Средь шумного бала, случайно,
В тревоге мирской суеты,
Тебя я увидел, но тайна
Твои покрывала черты.
Лишь очи печально глядели,
А голос так дивно звучал,
Как звон отдаленной свирели,
Как моря играющий вал.
 
   "Радио", – подумала Сашенька, просыпаясь и вслушиваясь. Нет, это было не радио, а живой голос. Дивный голос – лучше не скажешь. Боже мой, но ведь это голос мамы!
   Сашенька чуть-чуть приоткрыла глаза. Мама сидела на табуретке перед их единственным столом, покрытым блеклой, вытертой клеенкой, распускала на пряжу старую шерстяную бежевую кофту, которую Сашенька носила еще в школе и… пела. Да, это пела мама…
   Навсегда запомнила Сашенька этот момент своей жизни, момент, перевернувший в ее судьбе все и поставивший все с головы на ноги, запомнила в тех мельчайших, чувственных подробностях, в которых способна запомнить только женщина.
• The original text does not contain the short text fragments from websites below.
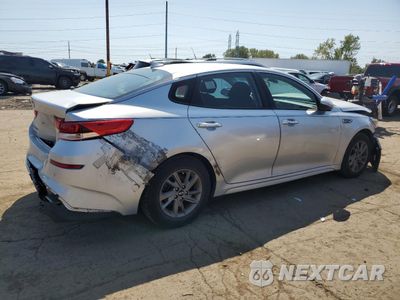 Trzecie zdjęcie samochodu z tyłu: 2019 KIA OPTIMA LX VIN:5XXGT4L33KG329120 - miniatura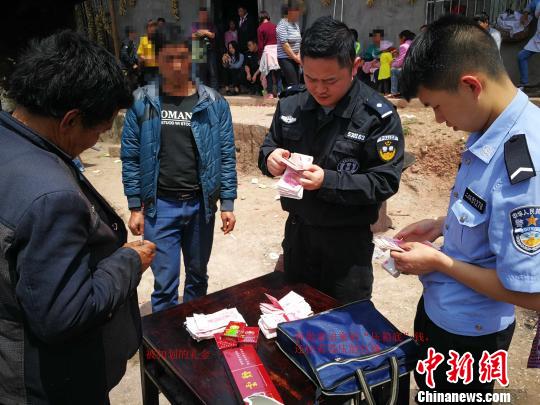 云南“骨灰級老賴”嫁女遇法院執行上演閨女披婚紗父母戴手銬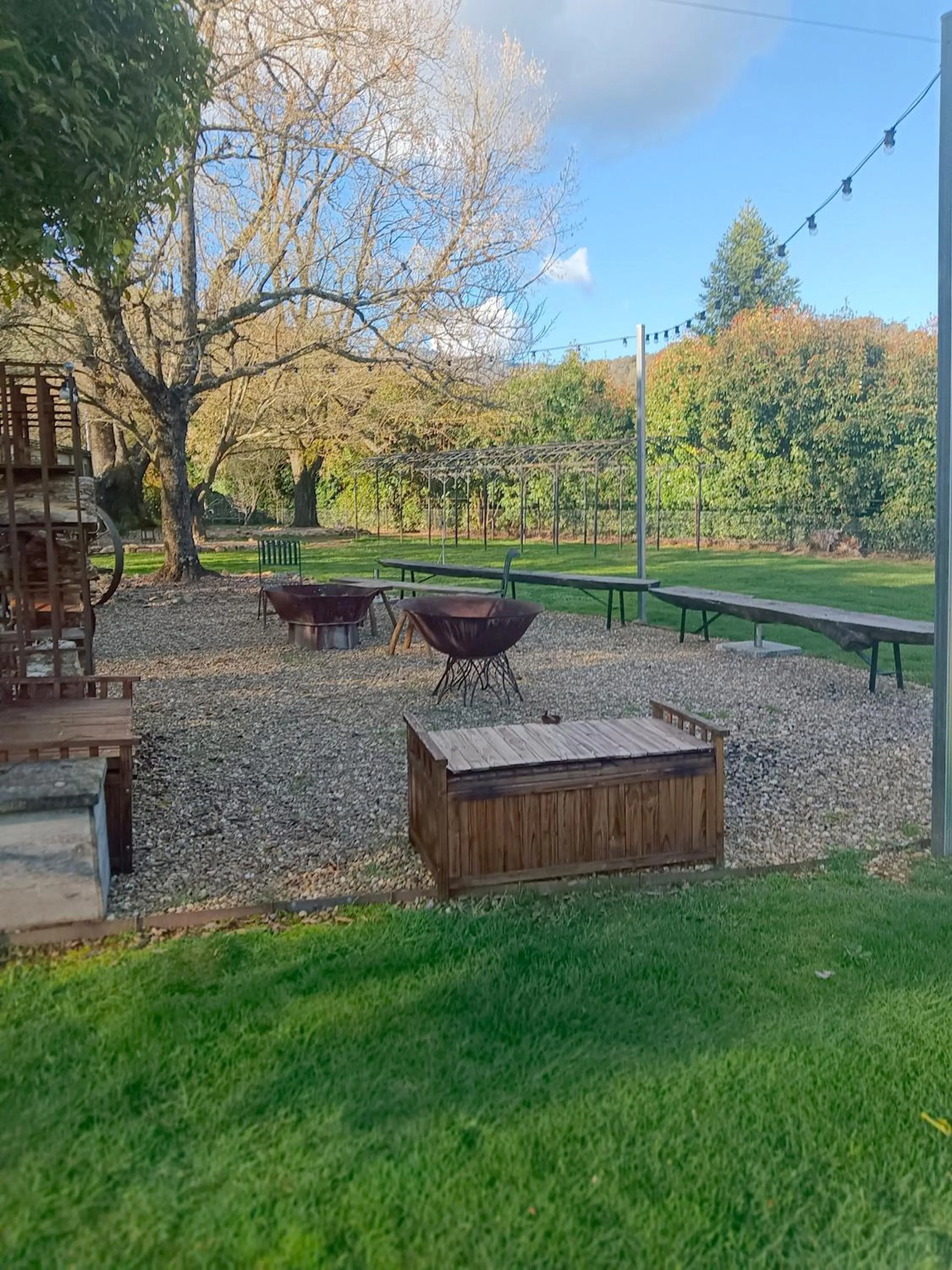 flat iron in Buffalo Motel and Country Retreat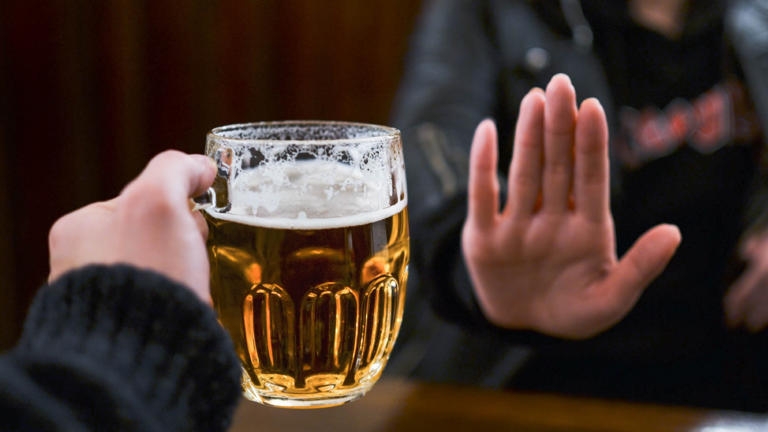 Ficar um ms inteiro sem bebida alcolica? Veja se o desafio do 'Janeiro Seco' vale a pena e dicas para cumprir a meta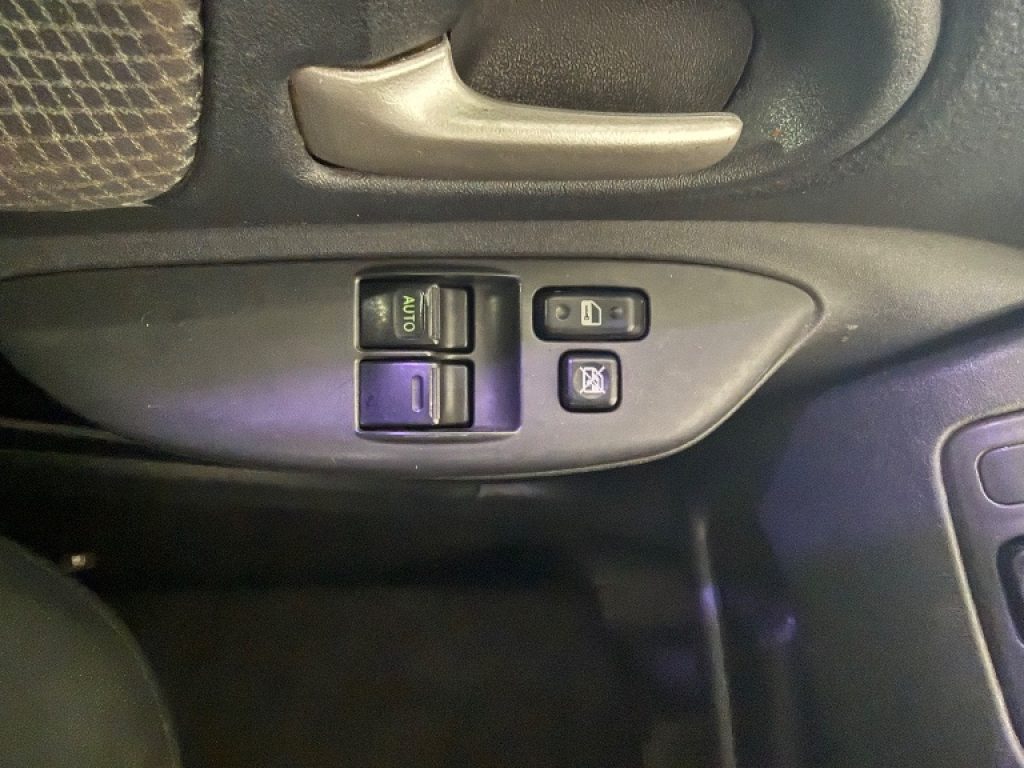 TOYOTA Yaris 1.0i 16V cat 3 porte Sol Blue - 12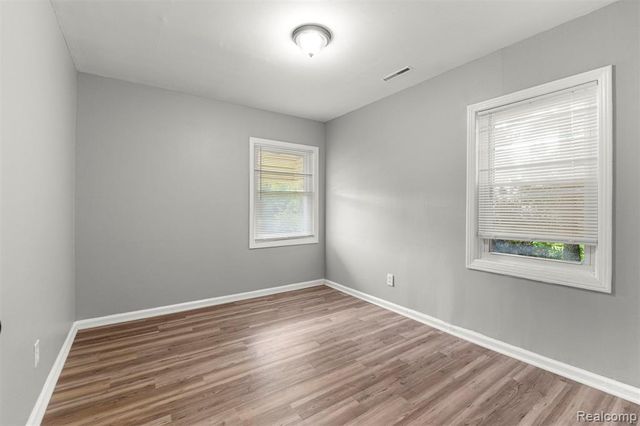 5228 Fletcher Street, Wayne, MI 48184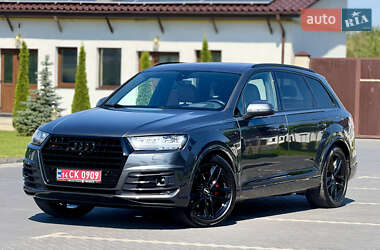 Внедорожник / Кроссовер Audi Q7 2017 в 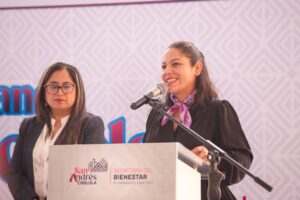 "La presidenta municipal Lupita Cuautle Torres encabezó la entrega de materiales como pintura e impermeabilizante a través del programa Dignificando Escuelas"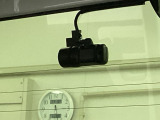 後方にもドライブレコーダーのカメラが付いています。前後両方でお車の周りを監視・記録いたします。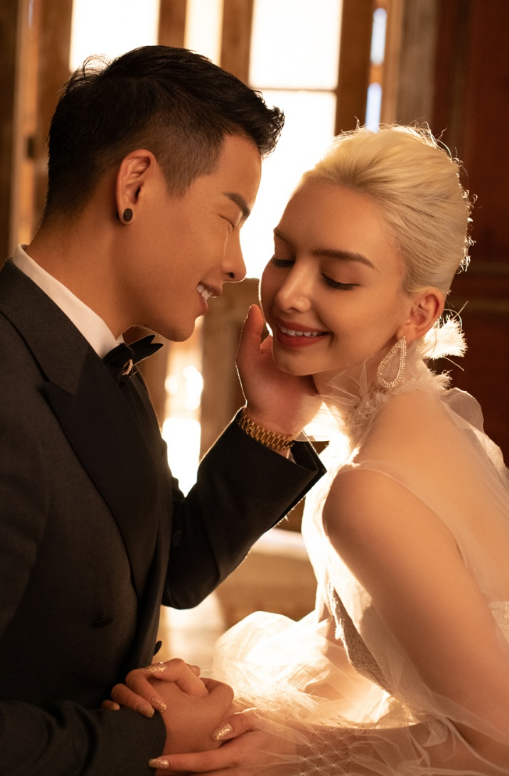 凯诺梦露夫妇官宣生子光坐月子就花13万宝宝的长相成焦点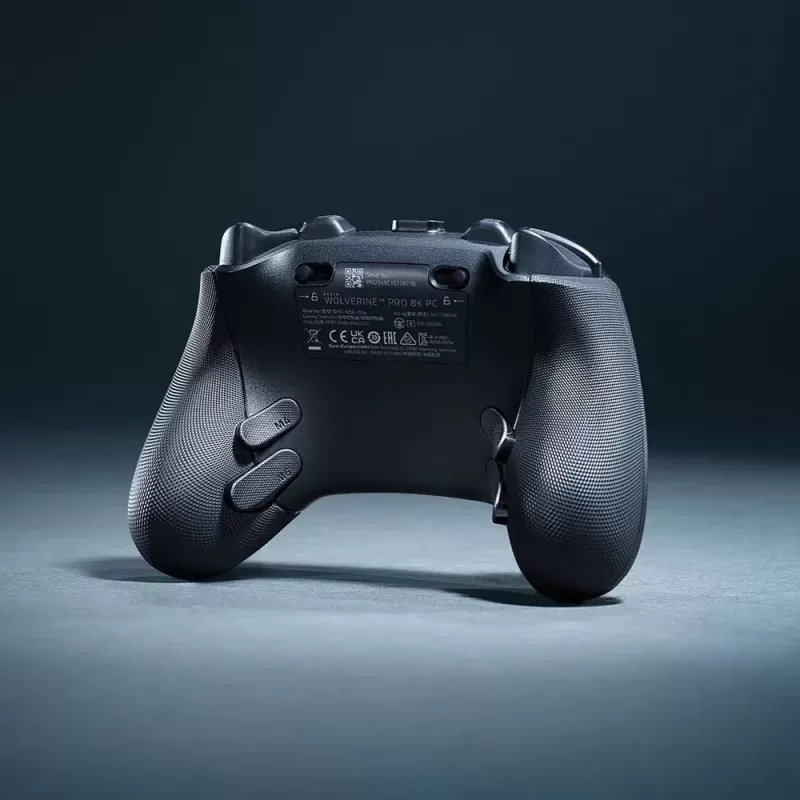 בקר משחק RAZER Wolverine V3 Pro 8K PC RZ06-05540100-R3M1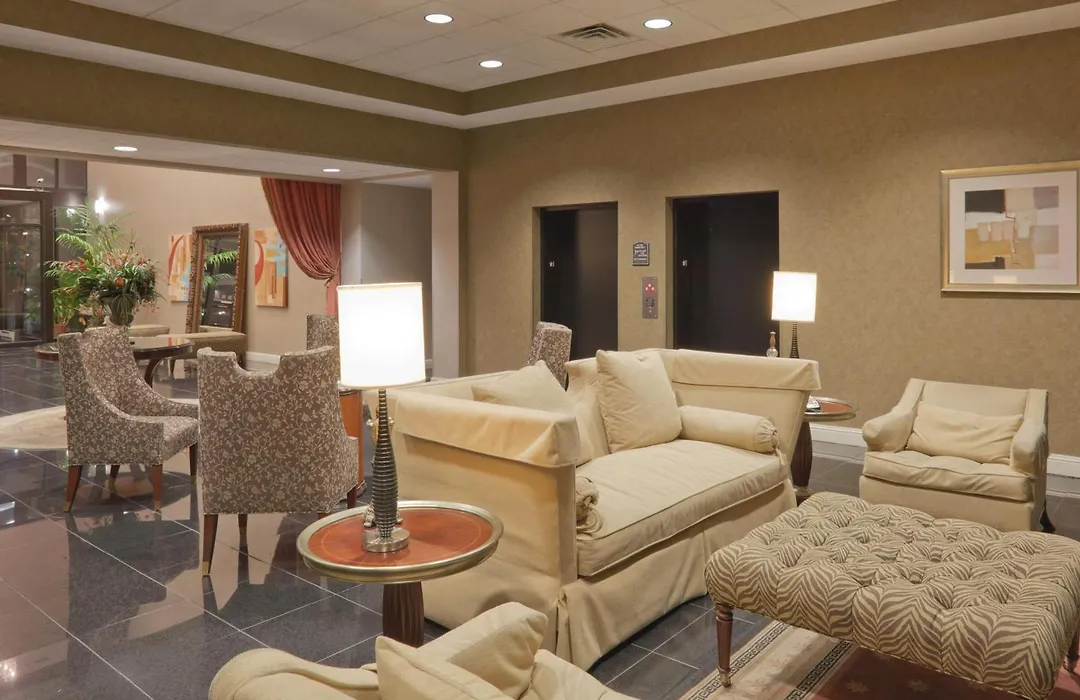 Holiday Inn Express & Suites Carbondale - University Area-1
   В комнате было полутемно, только яркий, преломившийся в двойных стеклах потолочного оконца желтый луч солнца падал на мамино рукоделье, на ее непокрытые каштановые волосы с седыми прядями; мириады остро светящихся воздушных частиц хаотично роились внутри солнечного луча и, безусловно, жили каждая своей отдельной судьбой; крепко пахло жареными пирожками – еще тепленькие, они стояли в двух глубоких тарелках на дальнем от мамы краешке стола; чуть различимо отдавало нагоревшим фитилем керосинки, еще доносился запах хозяйственного мыла, которым мама простирала старую кофту, которая сейчас буквально таяла у нее в руках, превращаясь в моток шерсти; за стеной кочегарки что-то клацало, наверное, дворовые старики стукали костяшками домино о железную столешницу; левая нога чуть затекла, занемела, и Сашенька ощутила, как побежали по ней колкие мурашки – от ступни к голени и вверх, к бедру; скосив глаза, Сашенька увидела, что простыня смята у ног жгутом, и ее матово-белое тело жемчужно светится в полутьме, – яркий луч падал из окошка под углом, мимо нее, и она оказывалась как бы в тени.